Problem to work on.
Write out the stretch of the data below from its first line through the line containing "Luxury Baby Stroller", word for word, leaving the pictures out.

Listed entries.
%%
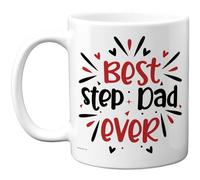Stuff4 Best Step Dad Mug, Bold Text with Red Hearts and Stars
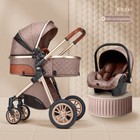 Luxury Baby Stroller 3 In 1 High Landscape Aluminum Frame Folding Portable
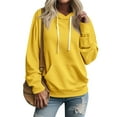 thumbnail image 2 of Hoodies for Women Sweaters for Women Women's Autumn and Winter Solid Color Pullover Hooded Drawstring Sweatshirt Long Sleeve Fashion Sweatshirt Womens Tops Yellow S, 2 of 6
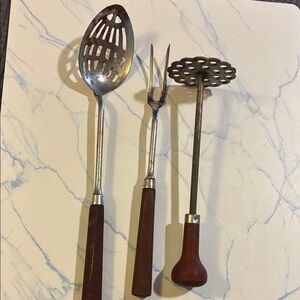 Vintage Silver and Brown Cooking Utensils Set of 3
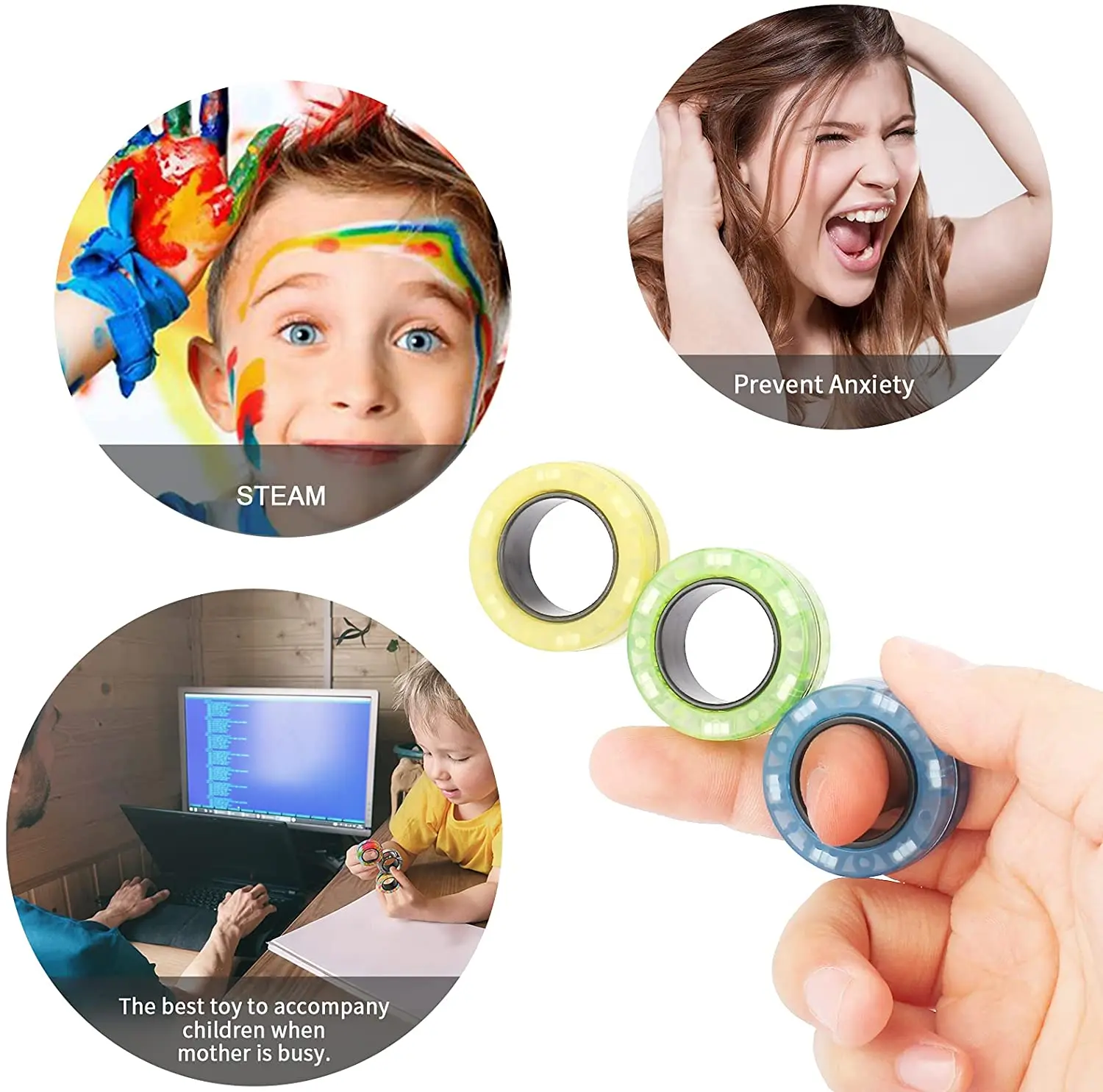 3 Ngón Tay Vòng Từ Tính Nhiều Màu Sắc Đồ Chơi Fidget Bộ Trưởng Thành Nam Châm Spinner Nhẫn Giải Tỏa Căng Thẳng Lo Âu Cứu Trợ Trị Liệu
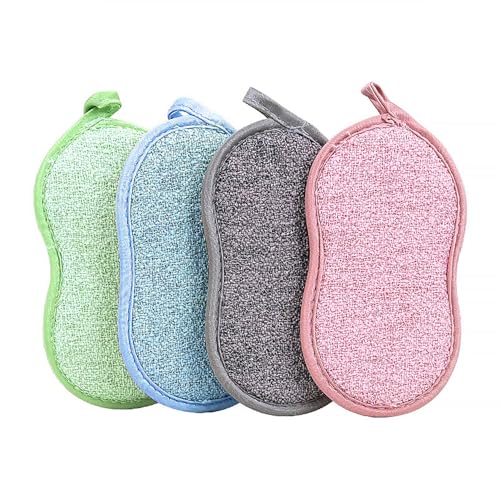 6Pack Reusable Washing Up Sponge Double Sided Kitchen & Bathroom Cleaning Sponges Non-Scratch Eco-Friendly Durable Dish Sponge dish scrubber sponge washing sponges For Dishes Cutlery & More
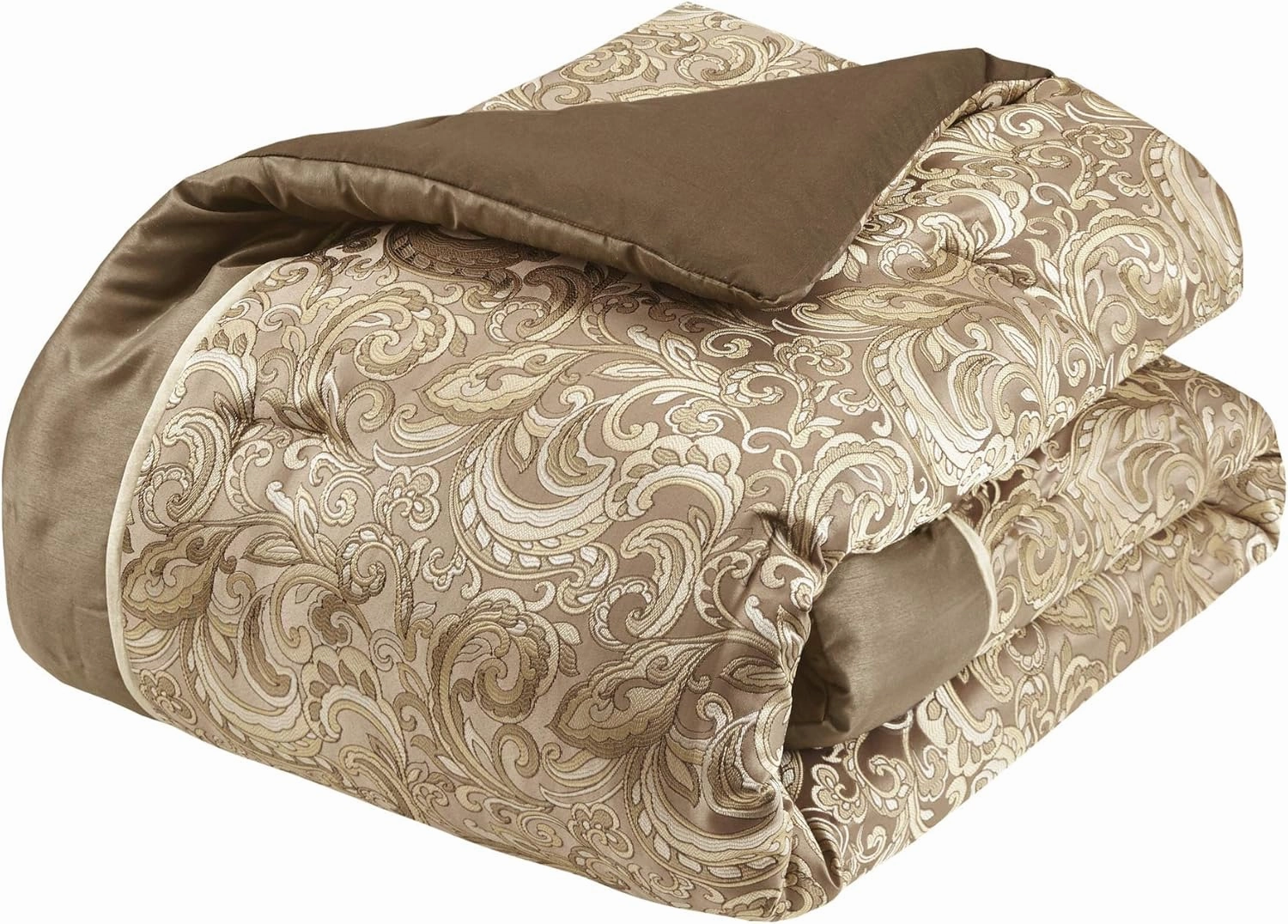 Madison Park Essentials Brystol 24 Piece Room in a Bag Faux Silk Comforter Jacquard Paisley Design Matching Curtains Down Alternative Hypoallergenic All Season Bedding-Set, King(104"x92"), Brown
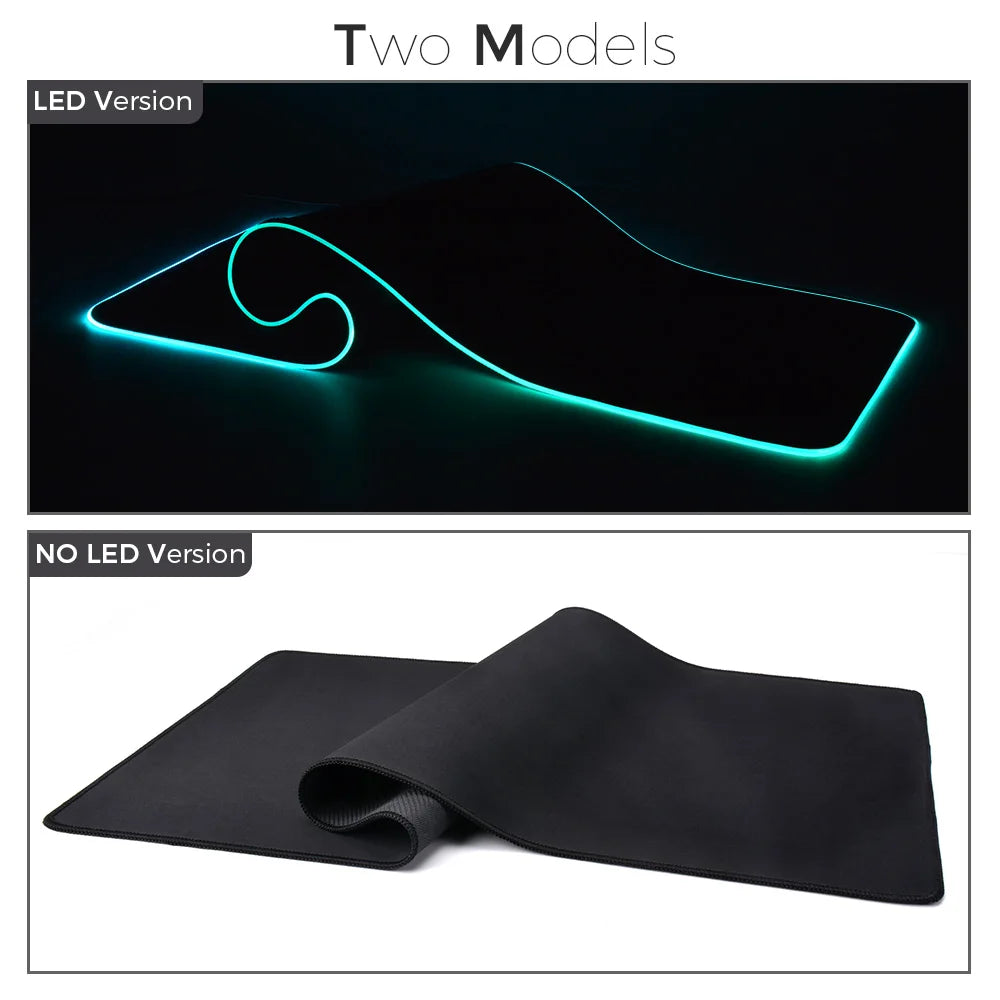 RGB LED Gaming Mouse Pad — Waterproof Large Desk Mat, Non-Slip Rubber, Multiple Sizes (70 x 30–90 x 40 cm / 27.6 x 11.8–35.4 x 15.7 in)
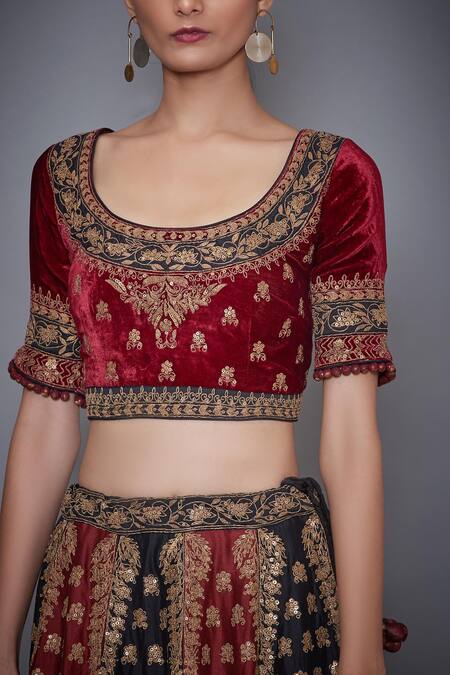 RI.Ritu Kumar_Black Silk Chanderi Round Neck Bridal Lehenga Set_at_Aza_Fashions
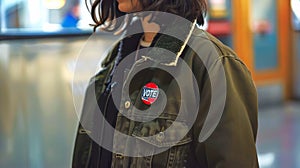 Woman with round VOTE badge on her jacket at a polling station. Concept of election day, voting awareness, elections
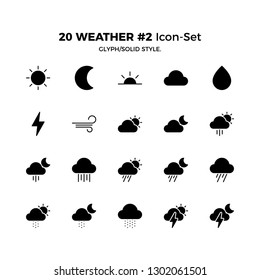 Top 20 Simple Set of Weather Related Vector Icons in Glyph/Solid Style. Contains such Icons as Sunny, Thunderstorm, Rainy and more. Editable Stroke. Pixel Perfect.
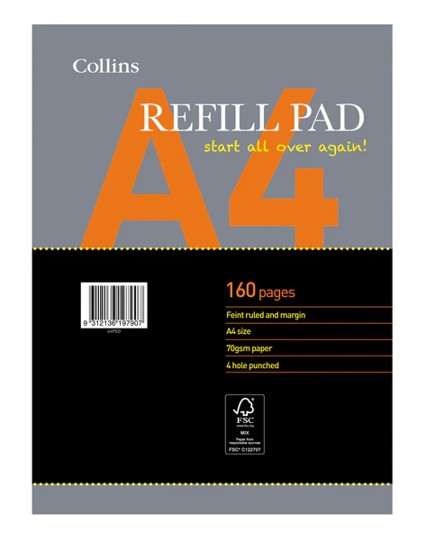 SP- NOTEPAD COLLINS A4 64PED RULED REFILL PAD 160 PAGES 70GSM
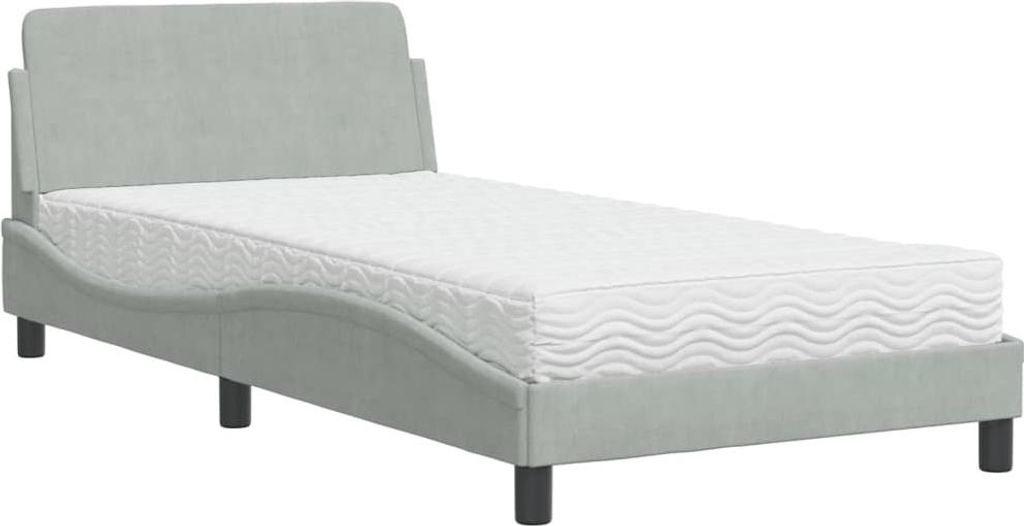 vidaXL Bett mit Matratze "Dover" Hellgrau 100x200 cm Samt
%%
Completed exercise.
Stuff4 Best Step Dad Mug, Bold Text with Red Hearts and Stars
 Luxury Baby Stroller 3 In 1 High Landscape Aluminum Frame Folding Portable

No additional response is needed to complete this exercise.